• _Exercise A_:
In the post about bisexuality and monogamy, what did a therapist once tell the writer?
• _Exercise B_:
Continue the post about bisexuality and monogamy, starting after its final sentence.

There is a common misconception that bisexuals are never satisfied. It’s the idea that since we are attracted to both genders, then we are inevitably not being fully satisfied if we are in a monogamous relationship. I’ve even experienced it within my own relationship. But, if you pay attention to any bisexual, you will find that their attitudes towards committed relationships are as varied as the people; which is true for any other sexuality, as well. Commitment is a matter of choice, not a matter of genetics (Although, some sociologists have debated this at length too, but I’m not intending this post to be a peer-reviewed academic paper, but just my own thoughts and opinions). For me, although, I have been in relationships where monogamy was expected and in relationships where it was not expected, I find the most comfort in having one person to be romantic, loving, sexual, and committed. I prefer monogamy – even if my actions have not always shown that in my life. But bisexuals deal with this stereotype on a regular basis – the idea that we need to have sex with both genders.
Although, I recognize it might be true for some, I have always wanted to just be treated in a way that I am unique – understanding my own unique interaction with the world is a paramount issue for me. I won’t lie, there are times I find my eyes drifting to different men, but I have not acted now would I. Likewise, I have found myself physically attracted to some women, and I don’t want to disrespect my relationship by engaging in anything outside of my relationship. I haven’t always been this way, I have not always been a good person. I believe I began that way in life – the idea that I wanted to find a wife, have kids, live happily ever after with a white-picket fence. Unfortunately, life happened, and on some level I have reacted to things in a childish manner. I have been involved in relationships where I have cheated, I have been in relationships where I have been cheated on. They are not good situations at all.
Ultimately, I know that I want to be in a relationship where I matter and a relationship where whomever I am with matters. I want a relationship where we can encourage each other’s strengths, help each other with our weaknesses, enhance the positive aspects of each of our personalities and allow the freedom for each other to grow on our own terms without pressure to do so. And without a doubt, I never want to be in a relationship that creates a sense of embarrassment for being ourselves. I never want to feel ashamed to be who I am and I would not want someone else to feel ashamed about who they are.
I’m offering a weird introduction to the real issue I have today; hopefully, it will make sense by the time I finish this post.
I mentioned, yesterday, that my marriage is in the maelstrom of ending. I know there are a lot of things that I take responsibility for in the hardships of the marriage, but I feel I have met all of the demands, all of the needed changes and all of the requests to prove my love to my wife. I feel like I have stepped up and beyond what is considered normal. And the one and only need I have is to be heard, to have my feelings recognized as valid. I have come to the conclusion that the past several years demonstrates that there is no way I can fully satisfy everything my wife needs. I would like to say I am exaggerating when I say that she wants me to be available to address her feelings at all times, during any situation, regardless of what I have going on. I once had a therapist tell me that I was acting like I am capable of meeting her needs 100% of the time and that it is an unrealistic expectation that one person can meet 100% of the needs of another person 100% of the time.

Records from a dataset
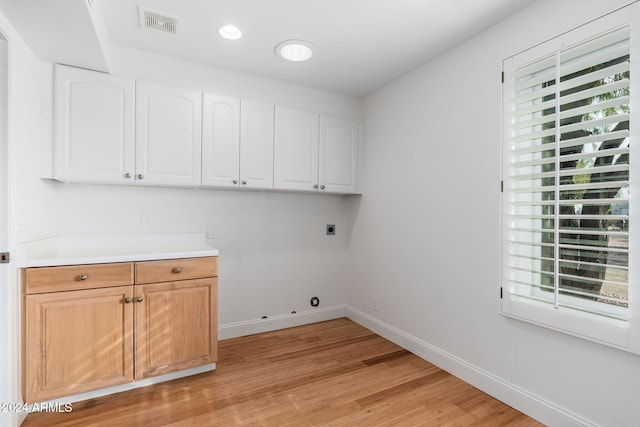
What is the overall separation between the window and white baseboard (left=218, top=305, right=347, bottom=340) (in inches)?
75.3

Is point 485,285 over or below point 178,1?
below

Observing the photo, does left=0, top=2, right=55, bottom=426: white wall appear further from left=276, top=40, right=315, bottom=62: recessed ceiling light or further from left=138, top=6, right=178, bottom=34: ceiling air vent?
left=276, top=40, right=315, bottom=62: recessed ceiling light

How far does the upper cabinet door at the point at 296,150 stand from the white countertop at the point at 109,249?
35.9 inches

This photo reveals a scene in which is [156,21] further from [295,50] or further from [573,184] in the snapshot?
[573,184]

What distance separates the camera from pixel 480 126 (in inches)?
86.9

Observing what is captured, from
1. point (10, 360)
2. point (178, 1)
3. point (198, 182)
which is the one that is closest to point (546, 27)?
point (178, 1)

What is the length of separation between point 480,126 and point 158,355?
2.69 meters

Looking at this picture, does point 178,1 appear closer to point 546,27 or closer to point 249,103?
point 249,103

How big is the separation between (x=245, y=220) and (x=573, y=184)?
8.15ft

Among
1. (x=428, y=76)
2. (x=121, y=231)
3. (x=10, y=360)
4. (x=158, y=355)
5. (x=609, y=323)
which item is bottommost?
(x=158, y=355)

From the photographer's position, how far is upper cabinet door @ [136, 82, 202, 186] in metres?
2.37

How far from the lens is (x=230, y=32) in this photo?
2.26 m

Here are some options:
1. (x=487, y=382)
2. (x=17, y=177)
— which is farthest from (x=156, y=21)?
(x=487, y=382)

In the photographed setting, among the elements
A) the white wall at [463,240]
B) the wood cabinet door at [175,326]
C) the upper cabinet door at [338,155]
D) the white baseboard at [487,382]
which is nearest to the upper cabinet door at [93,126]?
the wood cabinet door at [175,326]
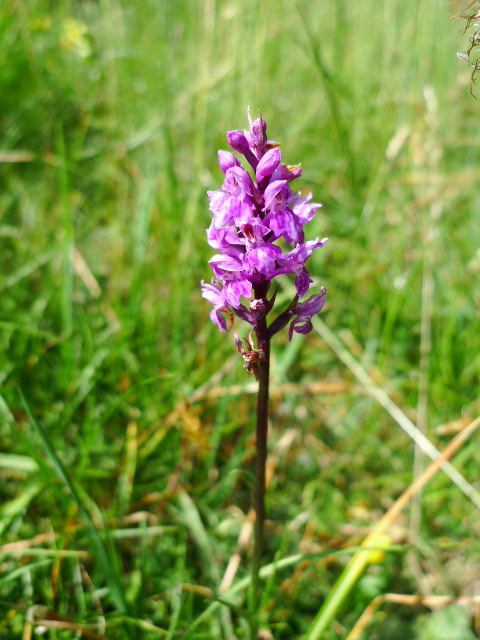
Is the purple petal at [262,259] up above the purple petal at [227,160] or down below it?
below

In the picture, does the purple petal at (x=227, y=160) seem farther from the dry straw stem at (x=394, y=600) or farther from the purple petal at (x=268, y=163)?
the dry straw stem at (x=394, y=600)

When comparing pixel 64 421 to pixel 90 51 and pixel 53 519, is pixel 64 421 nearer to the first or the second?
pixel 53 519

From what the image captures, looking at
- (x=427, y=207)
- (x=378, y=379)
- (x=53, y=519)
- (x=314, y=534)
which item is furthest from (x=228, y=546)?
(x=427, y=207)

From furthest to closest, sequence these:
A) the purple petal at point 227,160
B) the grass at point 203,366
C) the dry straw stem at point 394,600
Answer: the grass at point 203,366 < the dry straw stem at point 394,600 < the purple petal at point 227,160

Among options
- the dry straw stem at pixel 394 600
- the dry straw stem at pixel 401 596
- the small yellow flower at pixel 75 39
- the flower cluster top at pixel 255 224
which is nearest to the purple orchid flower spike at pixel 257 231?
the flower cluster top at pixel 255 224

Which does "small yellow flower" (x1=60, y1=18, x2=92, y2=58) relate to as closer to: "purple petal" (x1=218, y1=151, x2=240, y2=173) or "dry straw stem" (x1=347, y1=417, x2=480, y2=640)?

• _Answer area A_:
The therapist said the writer was acting as if capable of meeting the wife's needs 100% of the time, and that it is unrealistic to expect one person to meet 100% of another person's needs 100% of the time.

• _Answer area B_:
In my last blog, I had mentioned an argument my wife and I had about my new job. I told her that I felt I would be able to take care of us in divorce, better than if I took a minimum wage job at home (this is mathematically, accurate, but my wife didn’t want to listen to reason). At that time, she said she wanted the relationship to be over and I agreed, then she came with the attacks. She threatened to out my sexuality to everyone I know, she threatened to tell my parents, my children, my friends, anyone that I felt respected me. She wanted to hurt me and was looking for the best way to do that. My sexuality comes up, periodically, in our arguments and I am told horrible things. I have traditionally held my cool and ignored what were obvious personal attacks to manipulate the situation.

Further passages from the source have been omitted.